Consciente sobre a necessidade de preservar a cultura brasileira investindo no setor, o deputado federal Silvio Costa Filho (Republicanos) defendeu, nesta terça-feira (05), a manutenção dos projetos de lei Aldir Blanc e Paulo Gustavo. As iniciativas, aprovadas no Congresso Nacional em março, foram vetadas pelo presidente Jair Bolsonaro em maio, mas Silvio Costa Filho trabalha para derrubar os vetos, que serão analisados hoje.
Infelizmente o governo Bolsonaro tem desprezo pela cultura e pela grande maioria dos artistas do Brasil. Infelizmente, com a pandemia, esse foi um dos setores mais atingidos nesses últimos dois anos. Por isso, é fundamental que possamos avançar em ações para proteger a cultura e ajudar a grande maioria dos artistas brasileiros nesse momento de crise econômica que passa o setor tão importante para economia brasileira. Sem dúvida alguma, o setor do turismo e da cultura são um dos setores que mais geram empregos, investimentos e movimentam a economia do país”, avaliou Silvio Costa Filho.
O projeto de lei Aldir Blanc, vetado em sua integralidade, institui uma política nacional para fomento ao setor cultural. A política tem por base a parceria da União, Estados, Distrito Federal e Municípios com a sociedade civil no campo da cultura (projetos culturais, inclusive audiovisuais). Pelo projeto, a União entregará aos demais entes federados (anualmente e em parcela única) R$ 3 bilhões no primeiro ano de vigência da lei e, a partir do segundo ano de vigência nos 4 (quatro) anos seguintes.
No parecer contrário ao projeto, o Ministério do Turismo e o Ministério da Economia afirmou que a proposição contraria o interesse público ao retirar a autonomia do Poder Executivo federal em relação à aplicação dos recursos, enfraquecer as regras de priorização, monitoramento, controle, eficiência, gestão e transparência elaboradas para auditar os recursos federais e a sua execução, e ao criar a obrigatoriedade do repasse pelo Governo federal de recursos provenientes do Fundo Nacional de Cultura e de outros fundos aos Estados, aos Municípios e ao Distrito Federal.
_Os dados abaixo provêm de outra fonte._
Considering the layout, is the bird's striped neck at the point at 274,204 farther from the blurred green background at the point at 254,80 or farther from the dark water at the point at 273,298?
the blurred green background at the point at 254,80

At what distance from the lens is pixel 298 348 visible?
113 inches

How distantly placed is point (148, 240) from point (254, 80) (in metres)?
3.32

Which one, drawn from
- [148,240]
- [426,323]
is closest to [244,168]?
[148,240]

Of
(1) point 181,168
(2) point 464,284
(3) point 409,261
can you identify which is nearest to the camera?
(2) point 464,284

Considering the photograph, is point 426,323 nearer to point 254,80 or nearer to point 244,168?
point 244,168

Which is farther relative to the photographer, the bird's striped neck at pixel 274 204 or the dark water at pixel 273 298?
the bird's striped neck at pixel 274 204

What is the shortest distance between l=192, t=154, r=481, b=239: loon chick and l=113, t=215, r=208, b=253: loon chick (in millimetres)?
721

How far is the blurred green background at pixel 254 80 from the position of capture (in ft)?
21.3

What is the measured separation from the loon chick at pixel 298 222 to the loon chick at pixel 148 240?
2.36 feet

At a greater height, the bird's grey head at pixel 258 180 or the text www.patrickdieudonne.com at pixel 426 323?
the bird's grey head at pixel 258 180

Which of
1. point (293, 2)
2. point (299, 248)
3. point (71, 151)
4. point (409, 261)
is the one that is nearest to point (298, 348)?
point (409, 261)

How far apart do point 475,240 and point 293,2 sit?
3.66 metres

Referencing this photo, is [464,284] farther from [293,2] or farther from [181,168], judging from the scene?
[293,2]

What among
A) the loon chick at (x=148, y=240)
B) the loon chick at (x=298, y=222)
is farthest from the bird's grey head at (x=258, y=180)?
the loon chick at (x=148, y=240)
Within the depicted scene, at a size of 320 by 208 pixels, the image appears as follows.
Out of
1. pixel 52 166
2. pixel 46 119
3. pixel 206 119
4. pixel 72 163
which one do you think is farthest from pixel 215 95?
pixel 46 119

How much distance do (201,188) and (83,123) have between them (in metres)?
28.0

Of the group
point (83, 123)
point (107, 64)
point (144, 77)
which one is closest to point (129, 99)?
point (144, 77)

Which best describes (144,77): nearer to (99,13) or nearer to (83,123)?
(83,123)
Já a Lei Paulo Gustavo prevê um socorro de R$ 3,8 bilhões à cultura diante da pandemia que o país enfrentou. No meio artístico, um documento intitulado “Carta ao Futuro da Cultura Brasileira” endereçado aos parlamentares pediu o veto presidencial. “Não pedimos por estas leis em benefício próprio, pois já temos carreiras bastante sólidas. Pedimos pelos que estão vindo depois de nós e que têm grandes expectativas e também incertezas quanto ao futuro”, afirmaram artistas como os cantores Caetano Veloso, Alceu Valença, Gilberto Gil e Chico Buarque e a atriz Fernanda Montenegro.